午前中から入れるとおかんに怒られるけど、正直すでに猛暑だと思うんだよね。南向きのリビングって、冬はいいけど、夏はふっつーに地獄じゃないかと。
しかも最近、日が伸びて、部屋の中に陽射しが入りこんで来るから、なおのこと。
稼働していないエアコンを恨めしく見て、流れでカレンダが目に入って、思わずため息をこぼした。
「あーあ。夏休みもそろそろ終わりかあ」
毎年八月のこの時期になると、やり残したことばっかり思い浮かんで、妙に切ない。
この切ない気持ちを引きずったままに新学期を迎えて、切ない季節の秋とかに突入するから、これは切ないの計画犯行じゃないかと疑っている。

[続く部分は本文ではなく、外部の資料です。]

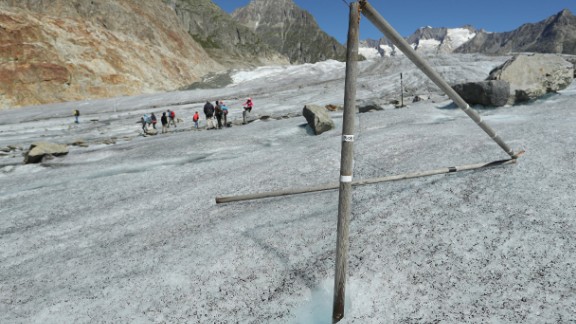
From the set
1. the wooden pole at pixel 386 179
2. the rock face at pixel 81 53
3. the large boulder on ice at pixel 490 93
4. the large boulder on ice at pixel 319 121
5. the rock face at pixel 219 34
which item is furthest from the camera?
the rock face at pixel 219 34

秋の切なさを倍増させるために、敢えて八月で夏休みを終わらせる…………教育委員会は子供のなにを育成したくて、そんな罠を連綿と張り続けているの?
切ないと主に、恋愛意欲が高まるよね。
切ない、寂しい→コイビトとあっためあいたい。
ちょっと待て………教育委員会といえば、ヒステリックなまでに学生の健全交際、もしくは交際禁止を謳っているはず。それがわざわざ恋愛意欲を高まらせるようなことをするということは…………。
「全学生禁よ」
「ない」
真実に気がつきかけた俺の背に、達樹が足蹴を入れる。
「なにを考えたにしろ、すべてが妄想で電波で根拠もない夢想だ。世の真実はそこまで捻じくれていないし、現実はもっと単純かつ明快で素直だ」
「いや達樹さん、甘いよ!それって、タクシー屋さんに『イギリス情報局本部に連れてってください』って言うときちんと案内してくれるのに、そんなもの存在しませんって言い張ってた過去の英政府を本気で信じてたレベルで危険だよ!!」
「どうでもいい」
「っだ!!」
またしても背中に足蹴。
なに、今の達樹の気分は、地べたに俺を踏みつけにして服従させたい、ちょっぴりSな感じとか?それ言ったら、達樹の気分は常にSだけど。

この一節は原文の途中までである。